> DOCUMENT EXCERPT:
Private banking business models are set for a wake-up call sooner rather than later, writes Michael Benz on finews.first, threatening an overhaul for the industry as a whole.
finews.first is a forum for renowned authors specialized on economic and financial topics. The contributions appear in cooperation with Pictet, the Geneva-based private bank. The publishers of finews.ch are responsible for the selection.
Private banking is facing one of its toughest ever times as an industry. This is due to the combination of four key challenges, which render the past growth strategies ineffective: ultra-low interest rates, high regulation, technology innovation and changing client expectations towards more tailored product and service offerings, based on past investment activities.
Yet the number of institutions in Asia which seem capable of adapting and evolving their business model to tackle mounting challenges are few and far between. As a result, 2016 is likely to be a year of reckoning for private banking.

> COMPLETE THE FOLLOWING:
[A] Retype the private banking article word for word, everything from "Private banking business" down to "for the selection.".
[B] State whether each statement agrees with the private banking article, answering yes or no and quoting the deciding words: (i) Pictet is based in Geneva. (ii) The publishers of finews.ch are responsible for the selection. (iii) The private banking article names three key challenges facing the industry.
[C] List every key challenge that the private banking article says makes past growth strategies ineffective.

> PROVIDED INFORMATION:
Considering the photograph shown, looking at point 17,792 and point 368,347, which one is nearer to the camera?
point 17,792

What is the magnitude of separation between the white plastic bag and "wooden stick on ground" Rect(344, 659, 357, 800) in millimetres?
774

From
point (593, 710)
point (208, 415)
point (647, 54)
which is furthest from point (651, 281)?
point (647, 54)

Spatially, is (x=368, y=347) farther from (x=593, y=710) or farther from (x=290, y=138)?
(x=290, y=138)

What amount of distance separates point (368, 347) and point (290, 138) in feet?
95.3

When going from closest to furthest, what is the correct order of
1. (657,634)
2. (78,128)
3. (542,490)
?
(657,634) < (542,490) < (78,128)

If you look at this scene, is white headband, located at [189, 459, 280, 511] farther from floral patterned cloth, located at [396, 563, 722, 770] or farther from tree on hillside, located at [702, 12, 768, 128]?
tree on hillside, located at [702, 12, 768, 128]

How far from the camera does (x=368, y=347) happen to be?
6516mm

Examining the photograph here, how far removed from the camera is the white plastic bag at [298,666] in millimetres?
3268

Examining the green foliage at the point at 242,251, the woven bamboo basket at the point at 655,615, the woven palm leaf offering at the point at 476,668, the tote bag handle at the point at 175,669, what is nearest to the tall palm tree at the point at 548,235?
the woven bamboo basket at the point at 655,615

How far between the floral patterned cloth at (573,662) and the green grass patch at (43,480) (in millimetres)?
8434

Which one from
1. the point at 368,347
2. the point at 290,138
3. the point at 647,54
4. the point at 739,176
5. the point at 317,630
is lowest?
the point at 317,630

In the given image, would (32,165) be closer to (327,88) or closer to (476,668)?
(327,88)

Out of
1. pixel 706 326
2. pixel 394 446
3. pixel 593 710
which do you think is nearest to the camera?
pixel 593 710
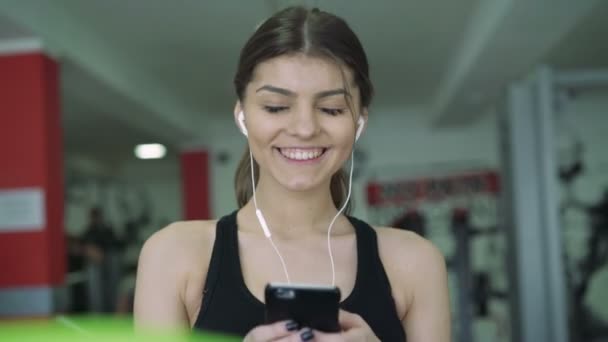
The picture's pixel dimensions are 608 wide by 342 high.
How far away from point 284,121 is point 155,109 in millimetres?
5703

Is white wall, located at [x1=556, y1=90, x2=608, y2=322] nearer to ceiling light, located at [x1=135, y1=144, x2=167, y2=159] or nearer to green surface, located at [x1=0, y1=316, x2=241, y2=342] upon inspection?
green surface, located at [x1=0, y1=316, x2=241, y2=342]

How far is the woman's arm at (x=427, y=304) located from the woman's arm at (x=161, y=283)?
1.18 ft

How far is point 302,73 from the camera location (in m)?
0.95

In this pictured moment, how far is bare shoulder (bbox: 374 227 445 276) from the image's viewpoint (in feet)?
3.49

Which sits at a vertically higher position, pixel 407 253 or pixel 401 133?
pixel 401 133

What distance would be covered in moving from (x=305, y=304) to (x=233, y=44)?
4.68 metres

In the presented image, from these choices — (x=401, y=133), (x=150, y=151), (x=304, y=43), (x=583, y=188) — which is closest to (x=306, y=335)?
(x=304, y=43)

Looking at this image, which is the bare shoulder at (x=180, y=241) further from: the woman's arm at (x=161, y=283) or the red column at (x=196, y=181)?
the red column at (x=196, y=181)

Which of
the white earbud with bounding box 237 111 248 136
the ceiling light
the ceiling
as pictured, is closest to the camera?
the white earbud with bounding box 237 111 248 136

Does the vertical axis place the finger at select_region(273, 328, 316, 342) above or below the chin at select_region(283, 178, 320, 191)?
below

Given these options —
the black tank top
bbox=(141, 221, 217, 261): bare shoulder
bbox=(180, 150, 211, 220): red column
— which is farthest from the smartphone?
bbox=(180, 150, 211, 220): red column

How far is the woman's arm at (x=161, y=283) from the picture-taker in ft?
3.19

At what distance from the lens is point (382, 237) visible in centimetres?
110

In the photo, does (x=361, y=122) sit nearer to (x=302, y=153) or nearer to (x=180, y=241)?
(x=302, y=153)
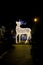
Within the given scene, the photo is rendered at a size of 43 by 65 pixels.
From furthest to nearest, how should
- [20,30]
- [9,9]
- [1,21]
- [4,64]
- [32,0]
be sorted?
[20,30]
[1,21]
[4,64]
[9,9]
[32,0]

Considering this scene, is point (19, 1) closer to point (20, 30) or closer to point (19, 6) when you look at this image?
point (19, 6)

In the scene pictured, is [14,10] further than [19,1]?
Yes

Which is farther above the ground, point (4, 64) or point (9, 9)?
point (9, 9)

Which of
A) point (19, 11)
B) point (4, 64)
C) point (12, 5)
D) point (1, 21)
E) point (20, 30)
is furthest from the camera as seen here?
point (20, 30)

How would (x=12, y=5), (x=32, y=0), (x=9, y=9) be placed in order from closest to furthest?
(x=32, y=0), (x=12, y=5), (x=9, y=9)

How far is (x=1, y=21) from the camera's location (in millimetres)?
12609

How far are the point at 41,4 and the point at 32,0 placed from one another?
1.56 feet

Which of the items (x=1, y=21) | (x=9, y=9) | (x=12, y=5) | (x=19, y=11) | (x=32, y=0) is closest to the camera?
(x=32, y=0)

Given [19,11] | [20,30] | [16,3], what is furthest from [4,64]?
[20,30]

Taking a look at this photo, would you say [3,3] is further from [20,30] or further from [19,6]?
[20,30]

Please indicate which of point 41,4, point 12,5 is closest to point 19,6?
point 12,5

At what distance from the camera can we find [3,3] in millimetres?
7328

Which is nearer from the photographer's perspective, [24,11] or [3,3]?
[3,3]

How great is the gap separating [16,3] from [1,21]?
5.29m
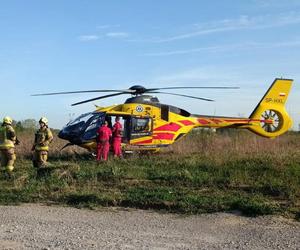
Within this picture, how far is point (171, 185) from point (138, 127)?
6554 mm

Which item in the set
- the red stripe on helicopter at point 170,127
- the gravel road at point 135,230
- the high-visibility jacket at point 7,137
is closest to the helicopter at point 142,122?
the red stripe on helicopter at point 170,127

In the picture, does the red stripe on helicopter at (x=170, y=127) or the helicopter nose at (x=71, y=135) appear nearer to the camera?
the helicopter nose at (x=71, y=135)

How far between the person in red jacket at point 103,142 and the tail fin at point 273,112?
750 centimetres

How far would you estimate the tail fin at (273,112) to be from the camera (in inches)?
830

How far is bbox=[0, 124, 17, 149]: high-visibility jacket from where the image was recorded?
14.1 metres

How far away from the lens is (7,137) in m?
14.2

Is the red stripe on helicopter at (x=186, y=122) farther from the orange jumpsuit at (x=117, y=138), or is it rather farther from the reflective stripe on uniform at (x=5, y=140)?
the reflective stripe on uniform at (x=5, y=140)

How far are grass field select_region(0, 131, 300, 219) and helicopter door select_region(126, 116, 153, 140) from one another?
2.05 m

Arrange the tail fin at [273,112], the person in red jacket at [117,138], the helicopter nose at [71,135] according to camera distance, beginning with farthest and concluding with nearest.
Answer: the tail fin at [273,112]
the person in red jacket at [117,138]
the helicopter nose at [71,135]

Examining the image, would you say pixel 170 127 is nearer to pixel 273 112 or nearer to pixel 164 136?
pixel 164 136

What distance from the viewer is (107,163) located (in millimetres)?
15250

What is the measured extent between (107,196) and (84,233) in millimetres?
2700

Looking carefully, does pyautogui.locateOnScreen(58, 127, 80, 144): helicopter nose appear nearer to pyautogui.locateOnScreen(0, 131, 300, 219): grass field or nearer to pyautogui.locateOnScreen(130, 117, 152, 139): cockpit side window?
pyautogui.locateOnScreen(0, 131, 300, 219): grass field

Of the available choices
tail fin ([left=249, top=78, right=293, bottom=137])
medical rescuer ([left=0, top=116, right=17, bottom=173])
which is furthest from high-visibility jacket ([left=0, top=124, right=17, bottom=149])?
tail fin ([left=249, top=78, right=293, bottom=137])
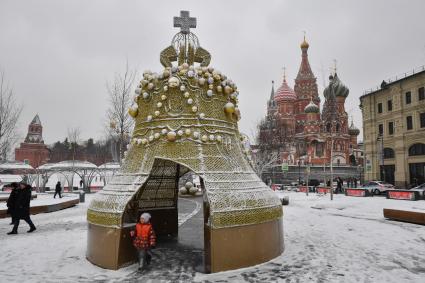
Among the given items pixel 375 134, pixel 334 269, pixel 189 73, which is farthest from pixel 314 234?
pixel 375 134

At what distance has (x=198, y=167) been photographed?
21.1ft

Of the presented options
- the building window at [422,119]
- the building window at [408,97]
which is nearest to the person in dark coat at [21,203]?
the building window at [422,119]

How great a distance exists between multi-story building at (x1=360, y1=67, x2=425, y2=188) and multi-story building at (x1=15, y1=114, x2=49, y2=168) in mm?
66135

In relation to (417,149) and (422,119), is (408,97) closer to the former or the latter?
(422,119)

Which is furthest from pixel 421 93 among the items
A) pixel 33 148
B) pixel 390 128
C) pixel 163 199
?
pixel 33 148

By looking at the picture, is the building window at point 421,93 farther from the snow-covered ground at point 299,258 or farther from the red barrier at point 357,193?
the snow-covered ground at point 299,258

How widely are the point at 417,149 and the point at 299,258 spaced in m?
32.7

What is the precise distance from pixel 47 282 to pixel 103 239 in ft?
3.81

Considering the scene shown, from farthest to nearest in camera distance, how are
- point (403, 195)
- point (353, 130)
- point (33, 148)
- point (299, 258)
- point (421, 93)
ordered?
1. point (33, 148)
2. point (353, 130)
3. point (421, 93)
4. point (403, 195)
5. point (299, 258)

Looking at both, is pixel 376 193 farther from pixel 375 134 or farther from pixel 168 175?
pixel 168 175

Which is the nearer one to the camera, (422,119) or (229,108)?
(229,108)

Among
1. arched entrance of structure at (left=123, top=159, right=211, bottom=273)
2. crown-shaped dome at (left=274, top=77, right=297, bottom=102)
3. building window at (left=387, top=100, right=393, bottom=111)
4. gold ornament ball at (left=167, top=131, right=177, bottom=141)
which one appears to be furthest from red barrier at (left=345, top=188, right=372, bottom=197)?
crown-shaped dome at (left=274, top=77, right=297, bottom=102)

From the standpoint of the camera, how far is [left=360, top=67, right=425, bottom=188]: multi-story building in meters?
32.8

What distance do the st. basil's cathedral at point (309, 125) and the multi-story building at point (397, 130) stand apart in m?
8.08
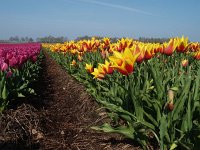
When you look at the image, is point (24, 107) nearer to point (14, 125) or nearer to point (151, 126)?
point (14, 125)

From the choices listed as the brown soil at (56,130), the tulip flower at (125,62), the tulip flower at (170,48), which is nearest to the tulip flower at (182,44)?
the tulip flower at (170,48)

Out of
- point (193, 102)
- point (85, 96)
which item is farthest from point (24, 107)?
point (193, 102)

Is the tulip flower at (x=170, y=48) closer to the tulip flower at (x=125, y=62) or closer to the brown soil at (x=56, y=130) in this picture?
the tulip flower at (x=125, y=62)

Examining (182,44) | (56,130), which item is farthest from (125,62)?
(56,130)

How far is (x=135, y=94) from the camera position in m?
3.36

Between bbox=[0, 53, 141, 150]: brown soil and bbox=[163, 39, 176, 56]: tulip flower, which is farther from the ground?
bbox=[163, 39, 176, 56]: tulip flower

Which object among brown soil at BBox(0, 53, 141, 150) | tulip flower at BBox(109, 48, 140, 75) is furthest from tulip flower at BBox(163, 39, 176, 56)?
brown soil at BBox(0, 53, 141, 150)

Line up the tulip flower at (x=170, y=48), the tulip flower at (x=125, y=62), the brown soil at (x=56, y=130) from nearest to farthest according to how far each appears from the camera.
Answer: the tulip flower at (x=125, y=62) < the tulip flower at (x=170, y=48) < the brown soil at (x=56, y=130)

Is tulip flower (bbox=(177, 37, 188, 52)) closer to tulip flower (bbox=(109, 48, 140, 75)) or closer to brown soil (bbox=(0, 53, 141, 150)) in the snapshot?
tulip flower (bbox=(109, 48, 140, 75))

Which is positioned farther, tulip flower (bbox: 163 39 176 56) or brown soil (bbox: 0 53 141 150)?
brown soil (bbox: 0 53 141 150)

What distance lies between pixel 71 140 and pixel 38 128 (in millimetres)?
544

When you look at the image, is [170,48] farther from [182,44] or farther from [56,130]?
[56,130]

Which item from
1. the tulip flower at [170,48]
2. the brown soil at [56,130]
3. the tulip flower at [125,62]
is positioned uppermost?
the tulip flower at [170,48]

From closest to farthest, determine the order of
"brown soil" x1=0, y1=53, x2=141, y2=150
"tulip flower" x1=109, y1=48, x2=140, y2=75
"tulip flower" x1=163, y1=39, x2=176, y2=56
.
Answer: "tulip flower" x1=109, y1=48, x2=140, y2=75 < "tulip flower" x1=163, y1=39, x2=176, y2=56 < "brown soil" x1=0, y1=53, x2=141, y2=150
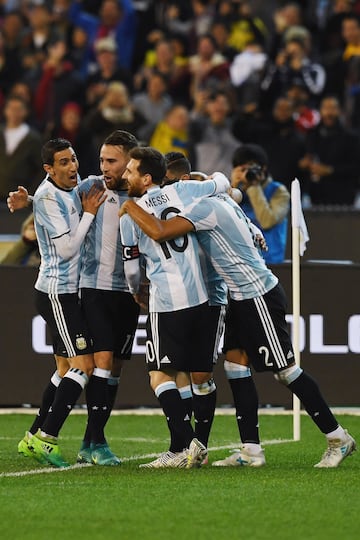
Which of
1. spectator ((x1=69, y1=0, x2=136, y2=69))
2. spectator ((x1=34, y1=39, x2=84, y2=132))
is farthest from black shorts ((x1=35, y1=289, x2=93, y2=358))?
spectator ((x1=69, y1=0, x2=136, y2=69))

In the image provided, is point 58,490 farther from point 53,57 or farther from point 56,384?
point 53,57

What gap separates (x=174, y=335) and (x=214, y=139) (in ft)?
27.1

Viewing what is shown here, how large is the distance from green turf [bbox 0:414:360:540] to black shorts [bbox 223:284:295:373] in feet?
2.37

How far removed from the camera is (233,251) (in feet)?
31.3

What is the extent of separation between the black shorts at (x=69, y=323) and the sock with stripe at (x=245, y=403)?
991mm

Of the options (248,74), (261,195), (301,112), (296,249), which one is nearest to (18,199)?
(296,249)

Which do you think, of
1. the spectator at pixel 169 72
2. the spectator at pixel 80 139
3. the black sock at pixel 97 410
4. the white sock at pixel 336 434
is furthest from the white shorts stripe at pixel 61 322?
the spectator at pixel 169 72

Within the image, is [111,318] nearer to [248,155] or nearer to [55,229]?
[55,229]

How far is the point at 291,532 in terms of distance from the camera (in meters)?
7.27

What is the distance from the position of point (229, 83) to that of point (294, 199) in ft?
27.5

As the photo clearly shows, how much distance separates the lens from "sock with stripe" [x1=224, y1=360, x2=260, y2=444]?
975cm

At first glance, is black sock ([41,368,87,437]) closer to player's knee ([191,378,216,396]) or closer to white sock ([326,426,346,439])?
player's knee ([191,378,216,396])

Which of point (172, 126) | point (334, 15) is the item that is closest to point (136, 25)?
point (334, 15)

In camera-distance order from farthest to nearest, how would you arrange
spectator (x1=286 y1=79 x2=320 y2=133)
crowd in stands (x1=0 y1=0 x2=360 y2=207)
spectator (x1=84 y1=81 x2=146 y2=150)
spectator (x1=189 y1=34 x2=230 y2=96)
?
spectator (x1=189 y1=34 x2=230 y2=96), spectator (x1=286 y1=79 x2=320 y2=133), spectator (x1=84 y1=81 x2=146 y2=150), crowd in stands (x1=0 y1=0 x2=360 y2=207)
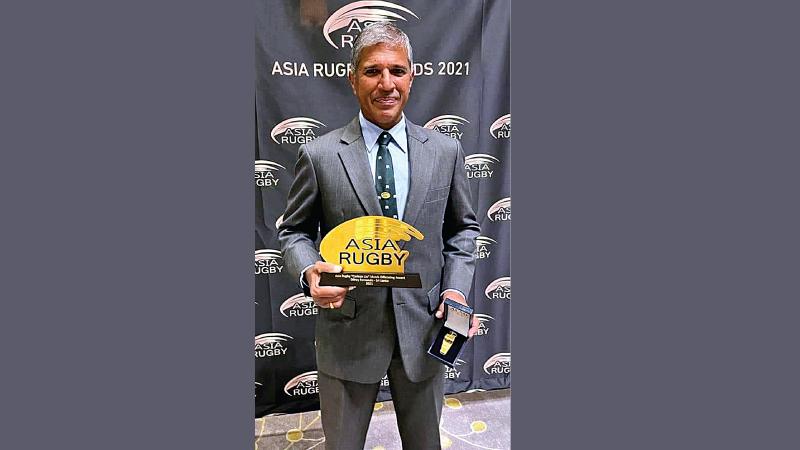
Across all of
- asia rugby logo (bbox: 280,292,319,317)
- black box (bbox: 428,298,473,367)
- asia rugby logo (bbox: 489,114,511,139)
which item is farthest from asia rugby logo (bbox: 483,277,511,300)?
black box (bbox: 428,298,473,367)

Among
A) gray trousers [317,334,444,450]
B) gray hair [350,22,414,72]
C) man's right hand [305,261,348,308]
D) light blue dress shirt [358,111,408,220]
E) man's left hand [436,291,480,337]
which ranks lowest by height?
gray trousers [317,334,444,450]

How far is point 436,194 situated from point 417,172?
0.13 meters

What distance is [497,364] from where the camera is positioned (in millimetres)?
4227

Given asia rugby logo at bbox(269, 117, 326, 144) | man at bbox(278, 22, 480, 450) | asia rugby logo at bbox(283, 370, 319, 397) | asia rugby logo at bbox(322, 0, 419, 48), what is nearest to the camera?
man at bbox(278, 22, 480, 450)

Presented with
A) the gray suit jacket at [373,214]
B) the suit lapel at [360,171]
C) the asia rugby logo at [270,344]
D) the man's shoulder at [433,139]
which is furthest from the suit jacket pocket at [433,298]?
the asia rugby logo at [270,344]

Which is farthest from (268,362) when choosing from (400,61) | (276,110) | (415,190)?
(400,61)

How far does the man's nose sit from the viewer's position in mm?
2479

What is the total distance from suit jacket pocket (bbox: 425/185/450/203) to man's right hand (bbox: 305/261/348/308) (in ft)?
1.63

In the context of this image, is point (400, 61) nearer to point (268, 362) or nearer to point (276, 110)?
point (276, 110)

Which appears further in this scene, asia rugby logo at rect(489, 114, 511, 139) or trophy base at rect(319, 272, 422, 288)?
asia rugby logo at rect(489, 114, 511, 139)

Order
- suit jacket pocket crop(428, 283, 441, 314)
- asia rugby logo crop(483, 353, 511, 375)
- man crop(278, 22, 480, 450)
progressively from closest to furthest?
man crop(278, 22, 480, 450) → suit jacket pocket crop(428, 283, 441, 314) → asia rugby logo crop(483, 353, 511, 375)

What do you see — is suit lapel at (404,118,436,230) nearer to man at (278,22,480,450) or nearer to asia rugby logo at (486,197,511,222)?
man at (278,22,480,450)

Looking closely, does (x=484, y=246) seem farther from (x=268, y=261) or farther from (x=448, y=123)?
(x=268, y=261)

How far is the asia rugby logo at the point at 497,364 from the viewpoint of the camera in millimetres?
4211
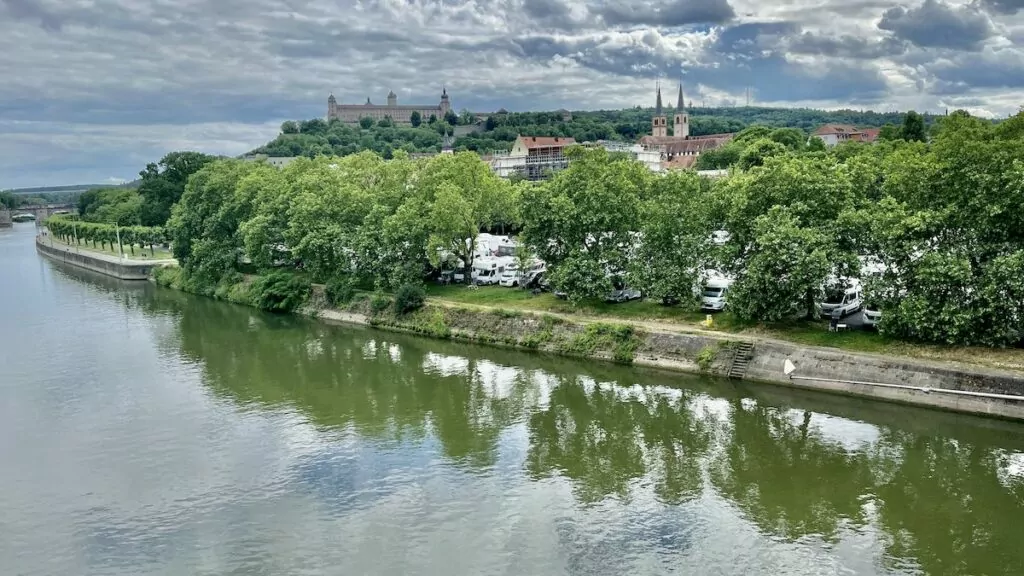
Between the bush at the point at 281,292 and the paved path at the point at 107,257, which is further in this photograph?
the paved path at the point at 107,257

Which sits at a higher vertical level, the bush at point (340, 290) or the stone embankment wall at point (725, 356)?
the bush at point (340, 290)

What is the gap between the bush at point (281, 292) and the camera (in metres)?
41.4

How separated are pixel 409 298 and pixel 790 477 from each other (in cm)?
2140

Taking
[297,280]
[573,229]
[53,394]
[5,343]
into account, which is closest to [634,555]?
[573,229]

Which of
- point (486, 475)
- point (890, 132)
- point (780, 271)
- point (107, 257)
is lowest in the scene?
point (486, 475)

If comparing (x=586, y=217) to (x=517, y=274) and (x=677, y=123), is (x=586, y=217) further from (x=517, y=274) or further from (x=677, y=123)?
(x=677, y=123)

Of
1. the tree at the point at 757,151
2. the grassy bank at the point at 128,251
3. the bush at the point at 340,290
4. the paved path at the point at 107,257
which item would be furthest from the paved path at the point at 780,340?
the grassy bank at the point at 128,251

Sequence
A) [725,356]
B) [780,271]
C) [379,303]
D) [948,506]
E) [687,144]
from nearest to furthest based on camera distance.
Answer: [948,506] < [780,271] < [725,356] < [379,303] < [687,144]

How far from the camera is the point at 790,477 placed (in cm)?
1761

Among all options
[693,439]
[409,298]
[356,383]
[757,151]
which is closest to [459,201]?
[409,298]

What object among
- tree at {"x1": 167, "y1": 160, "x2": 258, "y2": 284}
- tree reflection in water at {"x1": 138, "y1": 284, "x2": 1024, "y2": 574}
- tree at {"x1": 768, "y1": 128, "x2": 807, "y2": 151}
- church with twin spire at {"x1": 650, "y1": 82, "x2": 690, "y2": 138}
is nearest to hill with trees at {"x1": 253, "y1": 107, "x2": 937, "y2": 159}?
church with twin spire at {"x1": 650, "y1": 82, "x2": 690, "y2": 138}

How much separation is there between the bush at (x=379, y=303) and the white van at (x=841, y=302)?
20192 millimetres

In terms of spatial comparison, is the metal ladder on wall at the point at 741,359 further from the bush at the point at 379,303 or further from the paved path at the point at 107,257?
the paved path at the point at 107,257

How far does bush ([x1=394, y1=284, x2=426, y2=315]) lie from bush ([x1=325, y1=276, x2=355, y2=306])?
460cm
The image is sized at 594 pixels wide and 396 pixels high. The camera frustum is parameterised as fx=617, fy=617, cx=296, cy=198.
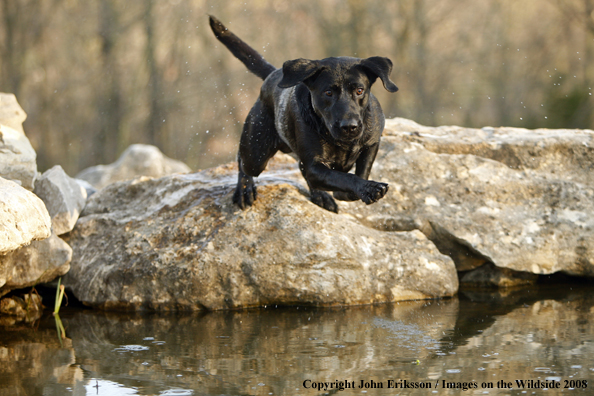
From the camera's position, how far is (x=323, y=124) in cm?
435

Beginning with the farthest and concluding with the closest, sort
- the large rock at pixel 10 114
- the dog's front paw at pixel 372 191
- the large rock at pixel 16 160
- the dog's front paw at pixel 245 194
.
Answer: the large rock at pixel 10 114 < the dog's front paw at pixel 245 194 < the large rock at pixel 16 160 < the dog's front paw at pixel 372 191

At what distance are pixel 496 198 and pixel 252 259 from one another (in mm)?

> WRITTEN RESPONSES:
[A]
Private banking business models are set for a wake-up call sooner rather than later, writes Michael Benz on finews.first, threatening an overhaul for the industry as a whole.
finews.first is a forum for renowned authors specialized on economic and financial topics. The contributions appear in cooperation with Pictet, the Geneva-based private bank. The publishers of finews.ch are responsible for the selection.

[B]
(i) Yes: "Pictet, the Geneva-based private bank."
(ii) Yes: "The publishers of finews.ch are responsible for the selection."
(iii) No: "the combination of four key challenges."

[C]
- ultra-low interest rates
- high regulation
- technology innovation
- changing client expectations towards more tailored product and service offerings, based on past investment activities